By leveraging its team of 1,500 health professionals across Australia, Medibank has been instrumental in delivering large-scale COVID-19 telehealth services, as well as supporting two state governments with the second outbreak.
Medibank’s telehealth business is working alongside clients – including government and not-for-profit organisations – helping them bolster their existing helplines and providing new COVID-19 services. These include telephone nurse triage, mental health counselling, coordinating in-home COVID-19 testing and welfare checks for the elderly and vulnerable.
Last year, Medibank’s team of nurses, GPs, counsellors and mental health professionals handled more than 2 million telehealth interactions. This was before the onset of the Australian bushfires and COVID-19.
Medibank’s Group Executive of Healthcare & Strategy Dr Andrew Wilson said the business had significantly scaled up its clinical workforce to ensure demand was met, handling 328,000 COVID-19 related interactions on behalf of our clients.
“Many people were first-time callers wanting to know more about COVID-19, or to discuss their health, the effects of isolation or a sudden job loss,” Dr Wilson said.
“One of our clients Beyond Blue, experienced increased demand for its mental health support services, with the impact of lockdowns on individuals and families.

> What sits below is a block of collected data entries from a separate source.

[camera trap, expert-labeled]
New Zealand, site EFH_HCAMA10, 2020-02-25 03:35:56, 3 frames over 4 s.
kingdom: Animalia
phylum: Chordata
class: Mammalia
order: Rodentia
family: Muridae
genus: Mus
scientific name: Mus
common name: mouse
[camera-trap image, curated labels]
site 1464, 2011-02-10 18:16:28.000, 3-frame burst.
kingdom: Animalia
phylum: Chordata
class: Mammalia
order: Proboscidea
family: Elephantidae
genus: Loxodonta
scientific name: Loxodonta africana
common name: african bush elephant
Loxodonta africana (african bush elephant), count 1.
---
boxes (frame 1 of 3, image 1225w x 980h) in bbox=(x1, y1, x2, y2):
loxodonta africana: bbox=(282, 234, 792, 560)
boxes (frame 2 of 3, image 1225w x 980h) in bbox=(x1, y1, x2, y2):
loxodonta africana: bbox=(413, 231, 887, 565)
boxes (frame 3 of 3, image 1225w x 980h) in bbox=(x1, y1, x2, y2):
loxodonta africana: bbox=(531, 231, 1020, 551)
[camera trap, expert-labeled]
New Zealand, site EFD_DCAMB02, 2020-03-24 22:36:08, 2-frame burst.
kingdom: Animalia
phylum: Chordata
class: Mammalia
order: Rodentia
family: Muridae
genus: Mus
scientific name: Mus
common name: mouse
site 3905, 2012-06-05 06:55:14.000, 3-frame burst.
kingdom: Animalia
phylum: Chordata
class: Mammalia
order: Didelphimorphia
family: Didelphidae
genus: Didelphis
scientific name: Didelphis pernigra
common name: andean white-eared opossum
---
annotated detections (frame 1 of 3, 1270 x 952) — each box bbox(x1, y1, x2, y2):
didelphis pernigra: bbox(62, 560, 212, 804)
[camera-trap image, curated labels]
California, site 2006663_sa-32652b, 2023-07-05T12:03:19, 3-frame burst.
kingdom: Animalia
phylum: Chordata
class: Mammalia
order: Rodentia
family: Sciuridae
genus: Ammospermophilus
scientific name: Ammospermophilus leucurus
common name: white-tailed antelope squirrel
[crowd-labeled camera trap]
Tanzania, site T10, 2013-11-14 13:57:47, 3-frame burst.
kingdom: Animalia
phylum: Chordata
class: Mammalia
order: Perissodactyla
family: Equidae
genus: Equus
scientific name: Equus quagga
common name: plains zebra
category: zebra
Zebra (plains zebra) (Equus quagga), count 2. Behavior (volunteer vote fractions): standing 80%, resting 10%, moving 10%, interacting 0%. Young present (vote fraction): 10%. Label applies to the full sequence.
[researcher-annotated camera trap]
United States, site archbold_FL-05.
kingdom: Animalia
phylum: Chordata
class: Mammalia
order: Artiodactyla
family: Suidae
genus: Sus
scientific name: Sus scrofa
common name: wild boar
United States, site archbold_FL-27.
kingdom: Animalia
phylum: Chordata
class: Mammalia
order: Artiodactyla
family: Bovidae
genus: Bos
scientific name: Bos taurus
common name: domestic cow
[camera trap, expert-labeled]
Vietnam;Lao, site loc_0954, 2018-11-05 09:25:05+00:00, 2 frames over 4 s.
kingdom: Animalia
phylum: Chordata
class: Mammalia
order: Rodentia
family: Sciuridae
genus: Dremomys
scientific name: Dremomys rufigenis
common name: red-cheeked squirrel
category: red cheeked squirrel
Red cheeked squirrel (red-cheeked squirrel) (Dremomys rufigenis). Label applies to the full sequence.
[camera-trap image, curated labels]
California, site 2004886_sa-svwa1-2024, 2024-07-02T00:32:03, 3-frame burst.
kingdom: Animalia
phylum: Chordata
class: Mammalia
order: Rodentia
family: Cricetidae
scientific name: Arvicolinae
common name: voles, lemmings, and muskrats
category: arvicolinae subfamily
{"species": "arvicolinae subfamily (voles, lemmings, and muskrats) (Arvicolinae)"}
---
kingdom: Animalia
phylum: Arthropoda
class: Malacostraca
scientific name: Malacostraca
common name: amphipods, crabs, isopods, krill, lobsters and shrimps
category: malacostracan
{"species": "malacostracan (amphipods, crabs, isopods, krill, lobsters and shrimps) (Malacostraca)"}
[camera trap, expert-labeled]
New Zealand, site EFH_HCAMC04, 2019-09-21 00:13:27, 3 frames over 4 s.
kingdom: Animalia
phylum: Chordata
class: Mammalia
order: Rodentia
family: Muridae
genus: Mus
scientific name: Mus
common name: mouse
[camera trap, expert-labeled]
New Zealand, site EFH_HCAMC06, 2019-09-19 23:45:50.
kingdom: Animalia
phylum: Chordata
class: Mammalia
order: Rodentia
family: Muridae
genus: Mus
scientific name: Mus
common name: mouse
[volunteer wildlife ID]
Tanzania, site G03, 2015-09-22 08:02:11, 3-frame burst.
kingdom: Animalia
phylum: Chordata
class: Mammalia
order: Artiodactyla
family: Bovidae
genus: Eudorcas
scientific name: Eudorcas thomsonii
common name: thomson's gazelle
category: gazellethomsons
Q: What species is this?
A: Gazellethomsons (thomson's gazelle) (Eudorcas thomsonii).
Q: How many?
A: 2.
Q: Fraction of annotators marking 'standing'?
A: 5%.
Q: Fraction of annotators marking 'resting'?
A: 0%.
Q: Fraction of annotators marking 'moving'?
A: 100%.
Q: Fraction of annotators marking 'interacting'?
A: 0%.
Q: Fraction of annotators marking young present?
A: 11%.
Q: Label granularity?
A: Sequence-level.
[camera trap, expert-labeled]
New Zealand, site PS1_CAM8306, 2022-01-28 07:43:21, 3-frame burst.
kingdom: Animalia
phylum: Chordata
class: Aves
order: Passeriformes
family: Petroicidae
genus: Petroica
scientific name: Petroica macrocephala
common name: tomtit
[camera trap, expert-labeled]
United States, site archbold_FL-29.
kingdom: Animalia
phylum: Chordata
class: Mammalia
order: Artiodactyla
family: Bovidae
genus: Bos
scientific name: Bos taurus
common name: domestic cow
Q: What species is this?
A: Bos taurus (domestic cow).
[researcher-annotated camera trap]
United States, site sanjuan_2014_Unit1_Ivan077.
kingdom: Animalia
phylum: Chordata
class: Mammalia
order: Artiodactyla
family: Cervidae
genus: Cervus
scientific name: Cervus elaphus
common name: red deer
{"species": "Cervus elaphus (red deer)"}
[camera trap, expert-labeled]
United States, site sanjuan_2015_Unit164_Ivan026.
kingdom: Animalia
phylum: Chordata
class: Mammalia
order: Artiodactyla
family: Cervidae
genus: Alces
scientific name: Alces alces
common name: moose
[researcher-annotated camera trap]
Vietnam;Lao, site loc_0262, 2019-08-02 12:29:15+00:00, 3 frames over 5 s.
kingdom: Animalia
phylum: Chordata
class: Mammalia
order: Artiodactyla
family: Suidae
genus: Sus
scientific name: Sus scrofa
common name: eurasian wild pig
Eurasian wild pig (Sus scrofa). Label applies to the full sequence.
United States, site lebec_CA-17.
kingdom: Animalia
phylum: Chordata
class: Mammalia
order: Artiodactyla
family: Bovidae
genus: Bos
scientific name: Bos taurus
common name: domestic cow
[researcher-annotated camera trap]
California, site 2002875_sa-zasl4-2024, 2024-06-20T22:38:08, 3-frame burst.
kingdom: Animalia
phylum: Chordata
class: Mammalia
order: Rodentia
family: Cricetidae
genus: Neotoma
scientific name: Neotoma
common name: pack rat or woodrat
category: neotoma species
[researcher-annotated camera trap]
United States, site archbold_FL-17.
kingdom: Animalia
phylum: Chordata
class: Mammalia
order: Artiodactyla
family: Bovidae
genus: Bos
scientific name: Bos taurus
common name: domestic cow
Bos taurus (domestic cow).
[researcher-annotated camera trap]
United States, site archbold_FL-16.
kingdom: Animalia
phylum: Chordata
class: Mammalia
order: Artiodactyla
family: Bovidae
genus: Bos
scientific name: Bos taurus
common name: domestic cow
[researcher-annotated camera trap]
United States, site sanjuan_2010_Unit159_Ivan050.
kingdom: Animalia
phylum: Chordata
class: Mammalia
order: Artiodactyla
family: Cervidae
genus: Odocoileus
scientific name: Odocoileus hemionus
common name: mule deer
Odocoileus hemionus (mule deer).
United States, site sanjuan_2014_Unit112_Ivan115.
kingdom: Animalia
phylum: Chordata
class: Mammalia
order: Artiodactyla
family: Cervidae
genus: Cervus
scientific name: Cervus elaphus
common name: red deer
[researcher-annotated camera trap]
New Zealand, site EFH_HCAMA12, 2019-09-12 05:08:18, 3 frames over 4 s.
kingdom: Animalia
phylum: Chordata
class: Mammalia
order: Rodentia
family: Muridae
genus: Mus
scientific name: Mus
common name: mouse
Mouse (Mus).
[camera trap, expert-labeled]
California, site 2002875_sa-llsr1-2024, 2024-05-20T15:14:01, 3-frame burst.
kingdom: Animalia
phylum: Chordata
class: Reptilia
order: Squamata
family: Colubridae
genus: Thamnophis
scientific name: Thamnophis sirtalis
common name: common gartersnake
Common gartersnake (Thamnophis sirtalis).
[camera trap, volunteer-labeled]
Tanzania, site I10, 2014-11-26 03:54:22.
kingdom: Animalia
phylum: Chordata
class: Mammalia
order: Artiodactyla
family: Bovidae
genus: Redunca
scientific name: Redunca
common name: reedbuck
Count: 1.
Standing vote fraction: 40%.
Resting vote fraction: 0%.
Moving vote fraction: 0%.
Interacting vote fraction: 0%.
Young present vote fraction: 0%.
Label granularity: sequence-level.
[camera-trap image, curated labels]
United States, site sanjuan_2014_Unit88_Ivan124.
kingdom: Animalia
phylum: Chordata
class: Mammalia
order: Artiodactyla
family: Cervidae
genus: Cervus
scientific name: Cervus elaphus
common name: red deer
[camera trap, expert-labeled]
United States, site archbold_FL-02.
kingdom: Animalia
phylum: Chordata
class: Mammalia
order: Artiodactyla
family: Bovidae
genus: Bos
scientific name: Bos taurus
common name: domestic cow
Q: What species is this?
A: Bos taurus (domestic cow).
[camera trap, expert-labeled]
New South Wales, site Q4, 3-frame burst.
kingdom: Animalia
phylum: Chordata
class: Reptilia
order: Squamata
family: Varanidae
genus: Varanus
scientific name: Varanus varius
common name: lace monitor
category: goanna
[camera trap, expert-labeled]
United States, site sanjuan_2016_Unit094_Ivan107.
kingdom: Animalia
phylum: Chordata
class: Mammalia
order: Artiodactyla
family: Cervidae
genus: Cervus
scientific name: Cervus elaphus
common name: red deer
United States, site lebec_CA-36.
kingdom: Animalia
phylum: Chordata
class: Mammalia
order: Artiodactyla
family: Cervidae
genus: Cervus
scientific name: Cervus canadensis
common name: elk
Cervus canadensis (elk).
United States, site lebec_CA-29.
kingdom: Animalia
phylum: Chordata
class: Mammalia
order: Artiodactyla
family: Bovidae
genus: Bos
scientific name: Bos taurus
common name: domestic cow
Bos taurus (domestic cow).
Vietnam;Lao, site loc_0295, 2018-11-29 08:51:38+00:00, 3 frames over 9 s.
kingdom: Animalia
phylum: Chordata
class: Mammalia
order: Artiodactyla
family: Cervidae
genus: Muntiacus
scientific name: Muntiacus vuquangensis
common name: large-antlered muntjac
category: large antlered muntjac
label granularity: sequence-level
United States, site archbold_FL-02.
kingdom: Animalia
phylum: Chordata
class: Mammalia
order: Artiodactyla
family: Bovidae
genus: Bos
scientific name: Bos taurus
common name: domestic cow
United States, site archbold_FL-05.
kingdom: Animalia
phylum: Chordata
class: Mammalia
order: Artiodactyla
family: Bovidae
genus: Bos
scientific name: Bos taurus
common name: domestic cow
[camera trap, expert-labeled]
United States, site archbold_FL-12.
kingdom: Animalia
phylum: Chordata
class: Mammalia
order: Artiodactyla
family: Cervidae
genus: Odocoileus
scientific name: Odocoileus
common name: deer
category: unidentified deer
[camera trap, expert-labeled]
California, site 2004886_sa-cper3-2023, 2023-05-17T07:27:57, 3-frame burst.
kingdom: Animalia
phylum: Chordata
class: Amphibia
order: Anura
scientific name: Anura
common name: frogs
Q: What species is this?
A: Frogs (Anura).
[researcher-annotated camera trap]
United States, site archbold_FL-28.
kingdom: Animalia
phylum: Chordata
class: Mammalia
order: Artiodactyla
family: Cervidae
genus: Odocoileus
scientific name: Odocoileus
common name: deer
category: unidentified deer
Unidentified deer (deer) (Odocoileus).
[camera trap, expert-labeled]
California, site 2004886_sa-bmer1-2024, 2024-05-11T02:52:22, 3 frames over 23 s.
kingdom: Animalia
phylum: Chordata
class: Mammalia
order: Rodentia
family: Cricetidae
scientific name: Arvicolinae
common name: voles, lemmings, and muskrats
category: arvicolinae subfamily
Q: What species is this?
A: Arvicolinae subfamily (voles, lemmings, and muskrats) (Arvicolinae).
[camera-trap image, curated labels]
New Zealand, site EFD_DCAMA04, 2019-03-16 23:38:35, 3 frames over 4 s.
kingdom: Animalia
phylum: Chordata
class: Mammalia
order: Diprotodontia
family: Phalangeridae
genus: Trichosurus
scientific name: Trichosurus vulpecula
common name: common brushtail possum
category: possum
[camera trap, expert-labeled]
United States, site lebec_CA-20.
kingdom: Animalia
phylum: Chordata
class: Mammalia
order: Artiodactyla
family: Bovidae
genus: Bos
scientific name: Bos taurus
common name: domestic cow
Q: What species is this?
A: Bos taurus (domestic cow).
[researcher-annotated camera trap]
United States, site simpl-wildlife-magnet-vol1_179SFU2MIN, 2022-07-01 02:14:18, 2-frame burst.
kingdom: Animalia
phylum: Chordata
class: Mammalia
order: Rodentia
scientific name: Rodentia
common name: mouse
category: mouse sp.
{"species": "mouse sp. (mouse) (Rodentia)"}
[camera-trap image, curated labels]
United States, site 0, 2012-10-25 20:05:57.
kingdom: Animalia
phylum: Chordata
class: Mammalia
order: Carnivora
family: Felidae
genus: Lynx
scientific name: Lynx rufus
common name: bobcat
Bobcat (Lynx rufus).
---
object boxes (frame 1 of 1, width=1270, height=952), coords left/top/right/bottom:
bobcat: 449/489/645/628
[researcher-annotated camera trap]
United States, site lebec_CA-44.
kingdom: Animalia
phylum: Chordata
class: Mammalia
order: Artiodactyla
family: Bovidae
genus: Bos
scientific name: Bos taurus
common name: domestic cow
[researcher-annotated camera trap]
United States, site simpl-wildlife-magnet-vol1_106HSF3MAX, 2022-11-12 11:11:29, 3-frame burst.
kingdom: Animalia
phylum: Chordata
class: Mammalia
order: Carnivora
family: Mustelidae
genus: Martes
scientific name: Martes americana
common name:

It’s vitally important these free calls and webchats are answered quickly. We saw a new surge in interactions coming from Victoria, and that’s a positive, because it means those who need support are getting it.”
Medibank supported the Victorian Government with nurses for communicating COVID-19 test results and welfare checks on the elderly and vulnerable. In August, Medibank assisted with establishing ‘Call to Test’ – a new service coordinating in-home testing for people who have difficulties getting to a testing facility.
Medibank is also working with the South Australian Government to deliver mental health support services for returned travellers and those within the community in mandatory hotel quarantine. This service is provided by mental health clinicians. Medibank is also working remotely with confirmed cases of COVID-19 in the state, who have serious pre-existing conditions.
This year Medibank has provided its customers with more than $185 million in COVID-19 assistance including financial hardship support, extending health cover, postponing premiums and developing customised health support programs. Medibank also donated $5 million to Beyond Blue to help establish its new Coronavirus Mental Health Support Line.
“I’m proud to play my part”
Danielle Gallan, nurse and clinical lead for ‘Call to Test’, delivered by Medibank on behalf of the Victorian Government
Danielle Gallan has been a nurse for 12 years and has worked for Medibank’s telehealth triage service for close to a decade.
“When COVID-19 became a pandemic, the demand for telehealth advice was three to five times the normal call volume. Understandably, it’s a new virus and people were looking for the latest health advice from clinical professionals,” Danielle said.
Danielle was supporting the Department of Health and Human Services (DHHS), during Victoria’s second outbreak. She was Medibank’s clinical lead in setting up the Victorian Government’s new ‘Call to Test’ service, which started in early August.
“DHHS wanted the Call to Test helpline set up quickly. It’s for those who have a disability, are elderly or isolated, and can’t leave home for a COVID-19 test. We’ll arrange for a healthcare worker to be sent to their home.
“Some callers are living with a person who’s already COVID-19 positive, and they’re worried about leaving the house and infecting others. I’ve had a call from a lady in her 90s, living alone. I ended up speaking to her daily, until she had received her negative test result, which helped with her anxiety. We’ve organised home testing for the disabled. I’ve had a young man with a broken leg who couldn’t drive,” she added.
Danielle said this has been her busiest six months in the job.
“Many in our clinical team were already working on existing nurse triage lines during the first outbreak in March. Demand then flattened, before ramping back up again. We learnt a lot before the second wave hit. We’re now much more aware of what the community requires, especially helping those who are vulnerable.”
She said some members of her team are also working in hospitals and seeing the health impacts of COVID-19 directly.
“It’s been all hands-on deck to get these specialised COVID-19 helplines up and running quickly. Nurses from across the country, are taking extra shifts when needed on the phones. We’ve had double the amount of calls compared to the peak of flu season. We’re keen to use our skills where and when we’re needed, and to help where we can.”